Simply put, with Dynamic Currency Conversion, you can choose to pay in US dollars when you are overseas. This is a merchant-provided service that allows you to view your overseas credit card transactions in US dollars at the point of sale.

While that may sound like a no-brainer wonderful option, it actually isn't that straightforward. Here are a few important things you ought to know about this mysterious currency conversion fee.

1. You almost always wind up paying more

For starters, Dynamic Currency Conversion fees are levied by the merchant, though this is typically done through a service provider. If you choose to pay in US dollars instead of the local currency when you are overseas in a foreign country, the currency conversion occurs in real time.

The exchange rate offered to you will most definitely include a markup - this will mean the exchange rate you are getting from the merchant and/or service provider is actually much less attractive than what the market rate is offering at that point in time (think: lousier exchange rate).

That's not all. You may be liable for extra fees and charges, in addition to a foreign transaction fee to your credit card issuer if your credit card does not come with the $0 foreign transaction fee perk.

2. Dynamic Currency Conversion is an optional service

Know that you have the right to politely decline this optional service even though it lets you lock in an exchange rate at the point of sale. Remember, although it helps when you are looking to make price comparisons, the exchange rate offered will probably not be in your favor to begin with, considering the unknown markup applied. The additional fees and charges are a whole new world, too.
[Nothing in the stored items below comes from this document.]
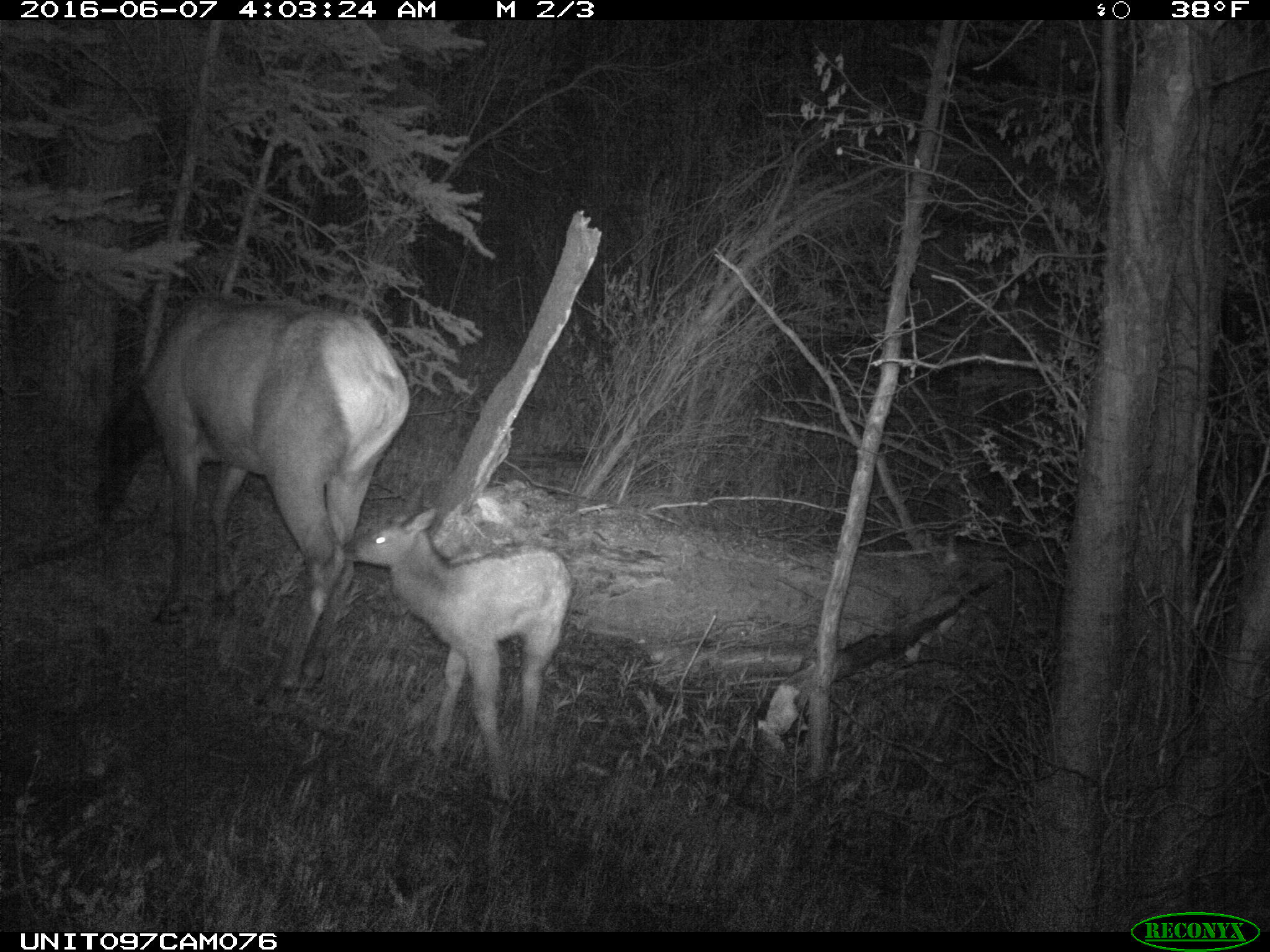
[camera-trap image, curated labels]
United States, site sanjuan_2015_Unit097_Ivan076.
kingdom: Animalia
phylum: Chordata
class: Mammalia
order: Artiodactyla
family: Cervidae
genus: Cervus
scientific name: Cervus elaphus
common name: red deer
Now that you are aware of how complex and expensive Dynamic Currency Conversion transactions can be, it only makes sense that you avoid such transactions going forward. The typically lousier exchange rate and potential additional fees are just not worth it, especially if you are a big spender.
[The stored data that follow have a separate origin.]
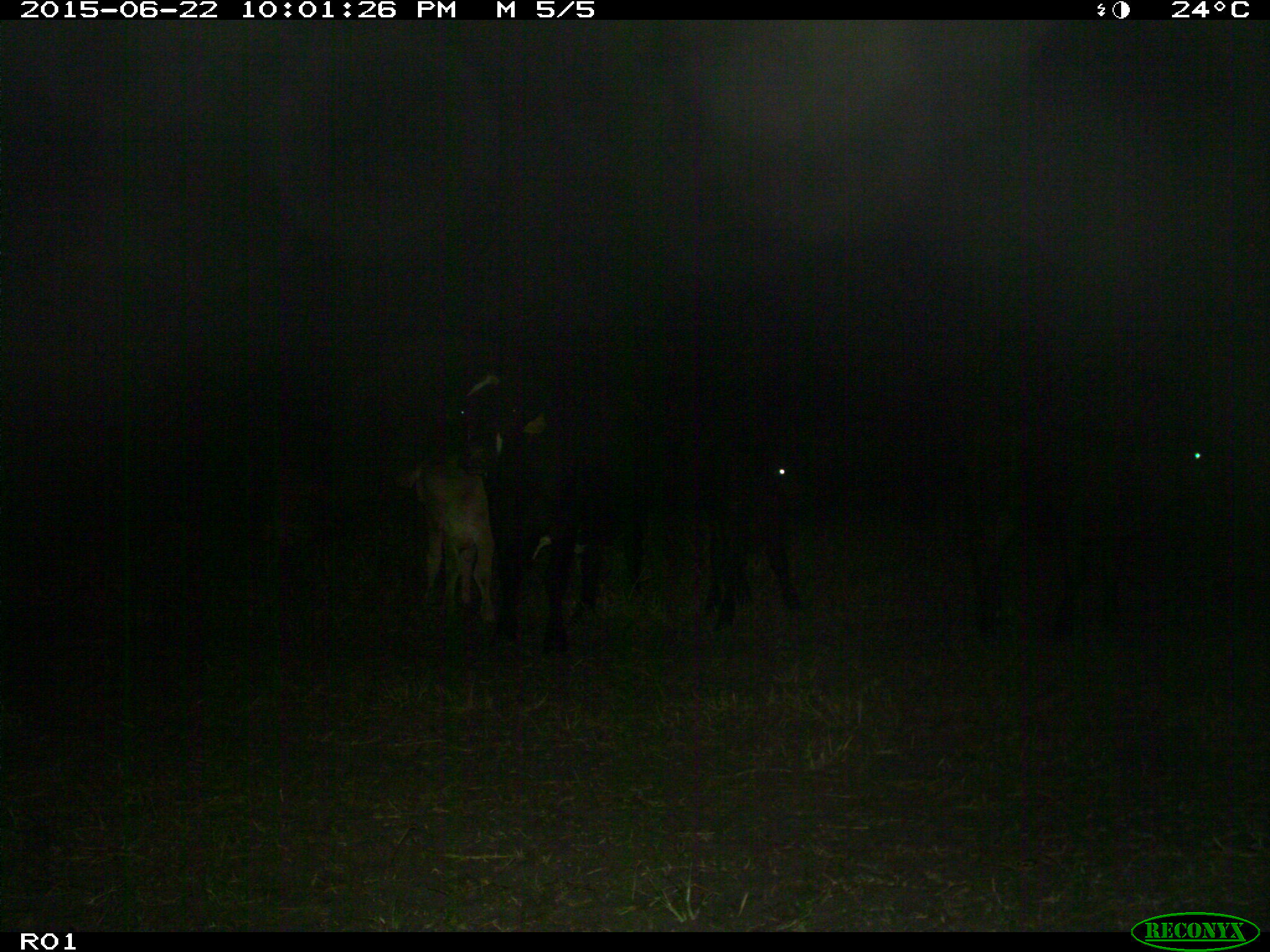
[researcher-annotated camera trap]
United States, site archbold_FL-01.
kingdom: Animalia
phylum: Chordata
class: Mammalia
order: Artiodactyla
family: Bovidae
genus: Bos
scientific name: Bos taurus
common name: domestic cow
To put it bluntly, Dynamic Currency Conversion is simply another way for merchants and banks to sneak additional fees onto unwary customers' bills. As much as possible, use a credit card that lets you avoid foreign transaction fees whenever you are abroad. This awesome benefit will help you keep your liable fees to a minimum despite the fact that you still have to pay the credit card currency conversion fee when you decline the Dynamic Currency Conversion service.

One more thing, be cautious if you frequently shop online internationally or use PayPal to pay for your international online purchases. PayPal is known for setting Dynamic Currency Conversion to default. Make sure you manually swap the option around before paying to avoid all the extra fees and charges that lead many unsuspecting shoppers to overpay!